After I was finally able to configure my RAID setup in Ubuntu, I halted the system to assemble everything. Shock and horror! Just before the screen went black, two large FAILED error messages appeared, informing me that an error had occurred when stopping the RAID arrays. Was I surprised? Not really.

Once again I consulted the Great Interweb Oracle, a.k.a. Google. From what I gathered when reading the Ubuntu forums and bug reports, the posters considered it to be a bug that resulted in the RAID array being dirty on every boot. This, in turn, meant that one of the disks would be rebuilt on every boot. A rather useless RAID setup, in my humble opinion.

With a bug of this magnitude, I decided to jump the Ubuntu-wagon and move to another Linux distro. I went with Debian, which I’m somewhat familiar with. It installed without any trouble, I was even able to configure the RAID setup again without having to go through the mdadm nightmare I had with Ubuntu. When it was installed, Debian started up as expected, but when I halted the system, the same RAID error messages as with Ubuntu appeared.

After banging my head against the living room wall for a few minutes, I once again searched the internet for a feasible explanation. After all, Debian is a server Distro used by lots of servers and most of them are probably configured with RAID. I quickly found someone with the same problem as me and discovered that the error messages are actually not caused by a bug at all. It will never be possible to stop the arrays because they are still mounted when the system tries to stop them.

Even if I had now realized that the error messages I saw when shutting down Ubuntu wasn’t a bug after all, I was confident that my choice to dump Ubuntu in favor of Debian was a very good choice.

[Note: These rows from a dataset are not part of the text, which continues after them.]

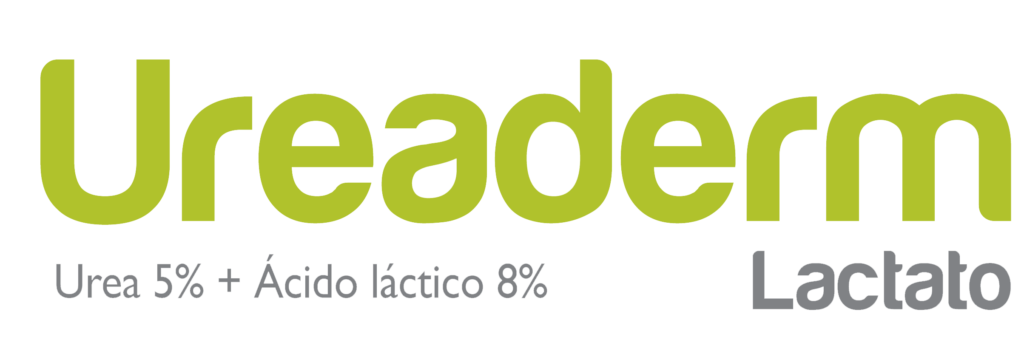 logo ureaderm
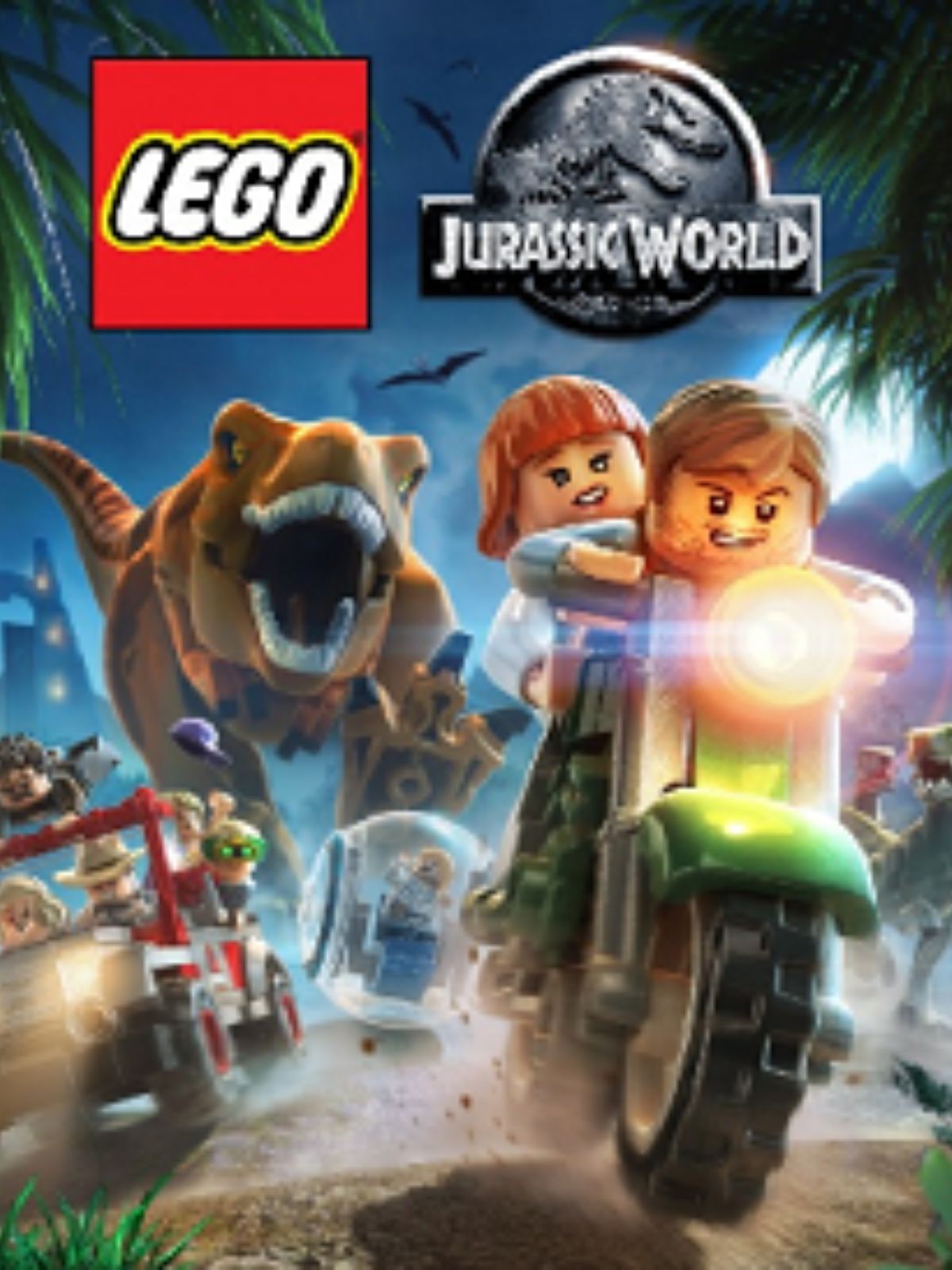 An Epic Adventure, Reimagined for Free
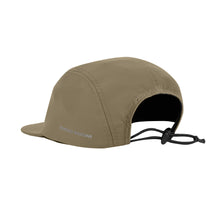 6 Panel Cap Olive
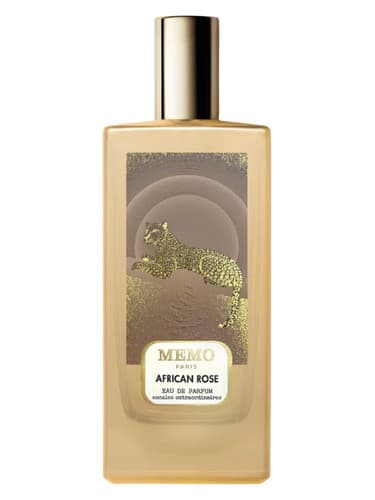 African Rose - آفریکن رز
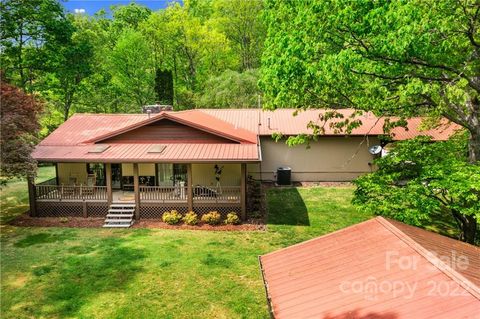 A home in Hendersonville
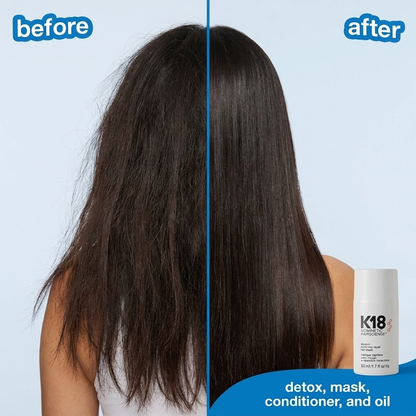 K18 Molecular Hair Repair Mask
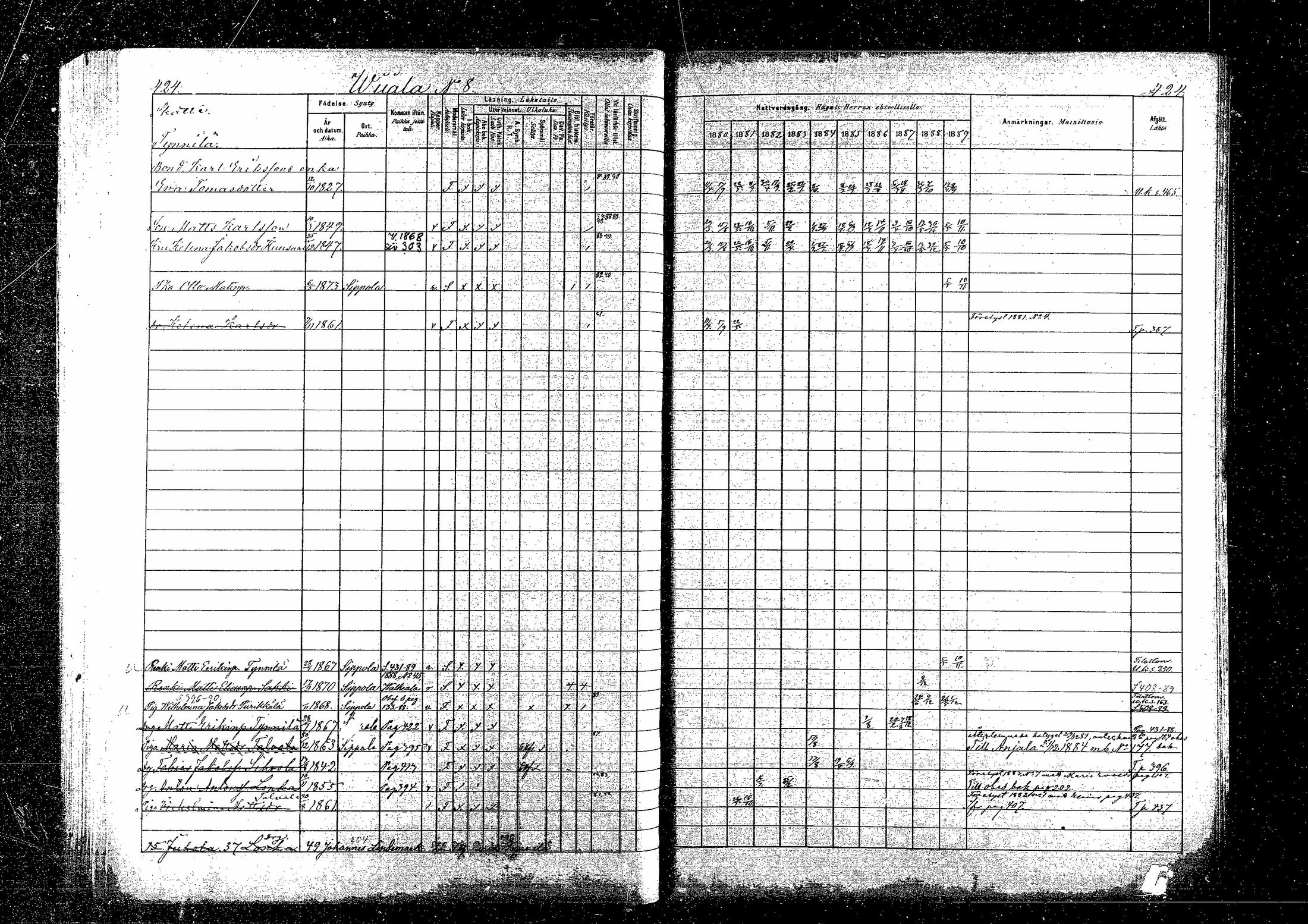 [ ../kirjat/Kirkonkirjat/sippola/rippikirja_1880-1889_mko68-82/kuvat/783.jpg ]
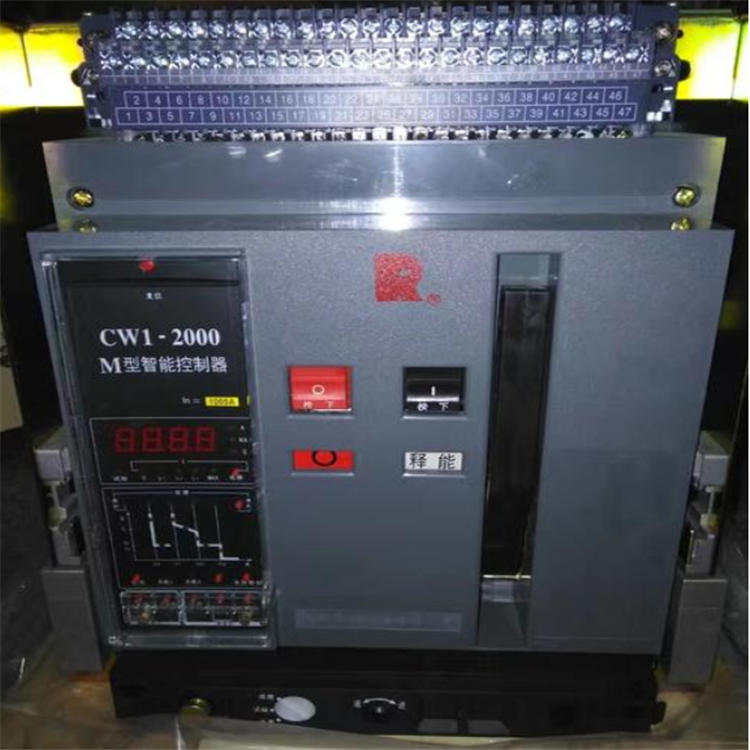 Ϳܶ·CAW6-2000/3P 1000A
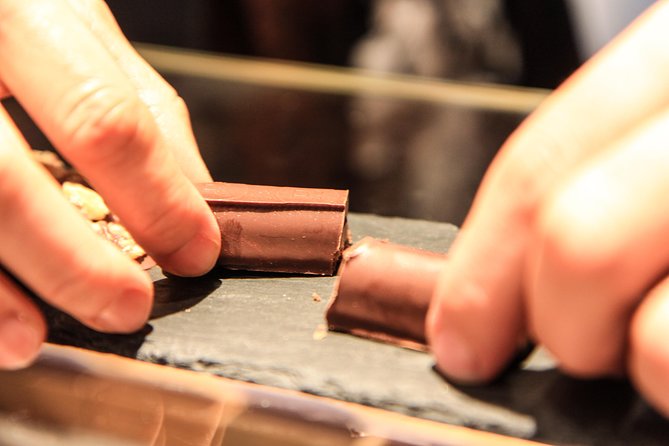 Geneva Chocolate Tour in a Tuk Tuk - Key points to know before booking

I would rather use a distro with a community that could give me a reasonable explanation for strange behavior than a community that considered the same strange behavior to be a bug.

Anyway. When Debian was finally installed and everything seemed to functioning more or less as expected, work on placing the second 2.5″ SATA drive in the tiny Morex Cubid 3688 case started. If you’re familiar with the size of a 2.5″ hard drive, you will naturally assume that getting the drive into the case should be a walk in the park.


With the DVD drive, the first hard drive, the motherboard with its huge heatsink and all the cables already installed, I was just not able to get the second drive into the case without using a sledge hammer and that probably would have been a very bad idea. Someone with the right engineering skills and tools - something else than a sledge hammer - probably could have attached the second hard drive in the space below the DVD drive bay and applied some kind of shielding from the DC-DC converter and the power connector but at the same time made sure there was good airflow through the case. I tried all that, but soon realized that I lacked both the skills and the tools - at some point I actually attached the hard drive with double sided tape, but I quickly decided that it was a perfect recipe for a disaster, something I tried to avoid. Yes, I had RAID now, but I saw no reason to provoke a hard drive meltdown.

In the end I removed the DVD drive to make space for the second hard drive. I drilled four holes to attach it, naturally managed to miscalculate and the drive is now only attached with three out of four screws. Not a huge problem. Even tough I will probably never have to use the DVD drive ever again - and if I do, I can just open the case and attach it - it’s still a pity to have to remove it.

After everything was finally in place and the lid closed and secured, I’ve had a lot of fun configuring Debian and installing everything I think I’ll need. Right now VBOX is only hosting this page boring page, hopefully the page will contain some more interesting bits of information soon. A permanent link to VBOX can also be found in the footer of every page now.

So there you have it, folks. This is how I spend my vacation. I build computers.